Question

Find the largest interval \(a

Short answer

Based on the step-by-step solution provided, the largest interval for the existence of a unique solution for the given initial value problem is $-2 < t < 2$. This interval is determined by considering the points of discontinuity of the coefficients of the derivatives of the unknown functions and ensuring the continuity of the functions and their partial derivatives.

Step-by-step solution

Identify the Functions

We have a system of two first-order differential equations: \[ \begin{cases} (t+2) y_{1}^{\prime} = 3t y_{1} + 5 y_{2}, & y_{1}(1) = 0 \\ (t-2) y_{2}^{\prime} = 2 y_{1} + 4t y_{2}, & y_{2}(1) = 2 \end{cases} \]

Analyze the Continuity of the Functions and Their Partial Derivatives

The functions involved in the equations are: $$f_1(t, y_1, y_2) = 3t y_1 + 5 y_2$$ $$f_2(t, y_1, y_2) = 2 y_1 + 4t y_2$$ The partial derivatives are: $$\frac{\partial f_1}{\partial y_1} = 3t, \quad \frac{\partial f_1}{\partial y_2} = 5$$ $$\frac{\partial f_2}{\partial y_1} = 2, \quad \frac{\partial f_2}{\partial y_2} = 4t$$ All of these derivatives are continuous functions. However, we need to consider the coefficients of the derivatives of the unknown functions, which are \((t+2)\) for \(y_1'\) and \((t-2)\) for \(y_2'\).

Determine the Largest Interval for the Existence of a Unique Solution

From the analysis in Step 2, we notice that both \((t+2)\) and \((t-2)\) have discontinuities. To have a continuous interval for the unique solution, we need to avoid the points where \(t = -2\) and \(t = 2\). Since we are given \(y_1(1) = 0\) and \(y_2(1) = 2\), the initial point \((1, 0, 2)\) is inside the interval between the point of discontinuity \(t=-2\) and \(t=2\). Therefore, the largest interval for the existence of a unique solution is: $$-2 < t < 2$$

Key concepts

Differential Equations

Differential equations are mathematical equations that relate some function with its derivatives. In real-world applications, these equations are used to model the behavior of complex systems, such as mechanical systems, populations in biology, or electric circuits.

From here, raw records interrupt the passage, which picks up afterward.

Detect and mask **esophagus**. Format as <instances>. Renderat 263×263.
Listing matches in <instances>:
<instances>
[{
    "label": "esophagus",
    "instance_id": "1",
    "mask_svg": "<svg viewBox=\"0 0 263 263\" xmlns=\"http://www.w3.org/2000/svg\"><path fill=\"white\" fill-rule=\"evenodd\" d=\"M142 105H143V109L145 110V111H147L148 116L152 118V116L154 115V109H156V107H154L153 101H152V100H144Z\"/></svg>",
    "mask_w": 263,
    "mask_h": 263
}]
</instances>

In the case of the given exercise, we are dealing with a system of two first-order ordinary differential equations (ODEs). First-order means that the highest derivative in the equation is the first derivative. The 'initial value problem' requires finding a function that satisfies the ODEs for a given starting condition.

The initial conditions given are for the point where the independent variable, here denoted by 't', equals 1, specifically, \(y_{1}(1) = 0\) and \(y_{2}(1) = 2\). The goal is to determine where else, besides at \(t = 1\), we can expect the solution to be valid and unique.

Unique Solution Existence

The uniqueness of a solution to an initial value problem is an essential concept. There can be instances where no solution exists, or multiple solutions are possible. To ensure a unique solution, mathematicians often rely on the Picard-Lindelöf theorem or its special case, the existence and uniqueness theorem.

This theorem requires certain conditions to be met. To have a unique solution on an interval, the functions described in the differential equations and their partial derivatives with respect to the dependent variables -- in this case, \(y_{1}\) and \(y_{2}\) -- must be continuous on that interval.

The existence of a unique solution is pretty straightforward for the given initial value problem because the partial derivatives do not involve any terms that could become undefined or infinite within the interval \( (-2, 2) \). Therefore, according to the theorem, a unique solution to the system of differential equations is guaranteed for any value of \(t\) within that interval.

Continuity and Differentiability

Continuity and differentiability are foundational concepts in calculus that are integral to solving differential equations. A function is considered continuous at a point if the left-hand limit, the right-hand limit, and the value of the function at that point all exist and are equal. Differentiability, on the other hand, requires that the function has a defined derivative at that point.

For the unique solution to exist, it is not enough for the functions to be merely continuous; they must also be continuously differentiable across the interval in question. As shown in the exercise, while the functions \(f_{1}(t, y_{1}, y_{2})\) and \(f_{2}(t, y_{1}, y_{2})\) and their partial derivatives are continuous, we must be cautious of the coefficients \( (t+2) \) and \( (t-2) \) as they become zero at \( t=-2 \) and \( t=2 \) respectively. This makes the equations non-differentiable at these points, thus breaking the continuity of the interval.

In summary, it is the continuity and differentiability of the functions involved that dictate the interval where we can guarantee a unique solution for the given initial value problem. The exclusion of the points \( t=-2 \) and \( t=2 \) ensures that the criteria for the existence of a unique solution are satisfied.